Ante este escenario, no es de extrañar que las posibles debutantes en Bolsa recurran a estas fórmulas más novedosas a la hora de captar nueva financiación y evitar así el arduo trabajo burocrático y marcaje de los supervisores a los mercados oficiales de valores. Es más, el número de las ya cotizadas que echan mano de estas estrategias para satisfacer sus necesidades de nuevos capitales no cesa de crecer.

Los analistas señalan también directamente hacia el punto de la globalización. En un mundo en el que los grandes mercados bursátiles están cada vez más conectados, la inversión es más accesible para un mayor número de individuos y varias regiones comienzan a despuntar en poderío económico, el protagonismo de la Bolsa de Nueva York se diluye.

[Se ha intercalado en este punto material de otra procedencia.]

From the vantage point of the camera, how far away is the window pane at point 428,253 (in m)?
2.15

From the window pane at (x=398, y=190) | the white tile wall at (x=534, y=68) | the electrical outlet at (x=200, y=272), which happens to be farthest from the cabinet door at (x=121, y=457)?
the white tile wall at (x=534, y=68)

Ya no solo con respecto a otras plazas estadounidenses, sino frente a parqués tan distantes como Londres, Hong Kong y el pujante Shénzhen, en la China continental. En este sentido, algunas gigantes globales han escogido estas plazas en lugar de la meca global de las finanzas para llevar a cabo sus puestas de largo que, en cualquier caso, han sido menos numerosas en los ejercicios más recientes a consecuencia del rebrote de tensiones geopolíticas a lo largo y ancho del mapamundi que han aconsejado la postergación de las operaciones en curso.

En el año en curso, el estreno de Snap, la compañía responsable de la aplicación Snapcht, ha paliado la sequía de ejercicios anteriores, sin embargo el ritmo de llegada de nuevos inquilinos a la Bolsa de Nueva York sigue frenando mientras que la recuperación económica se traduce en unos más elevados márgenes de beneficio y la disponibilidad de mayor liquidez, récord en muchos casos, para afrontar absorciones e integraciones que terminan por mermar el ya reducido número de cotizadas.

Con este escenario, no sorprende tanto el hecho de que según los datos recopilados por Wilshire, el año 2016 fuera el más débil en cuanto a estrenos en Wall Street desde el estallido de la más reciente crisis económica en 2009. Desde el propio parqué neoyorquino, su presidente Thomas Farley, señala otros obstáculos que en los últimos tiempos frenan a las compañías a la hora de estrenarse en Bolsa. Especialmente, apunta hacia dos íntimamente unidos: más inversores de perfil activista frente a los consejos de administración y un cada vez más extendido enfoque del mercado hacia el corto plazo que potencia el crecimiento de la especulación.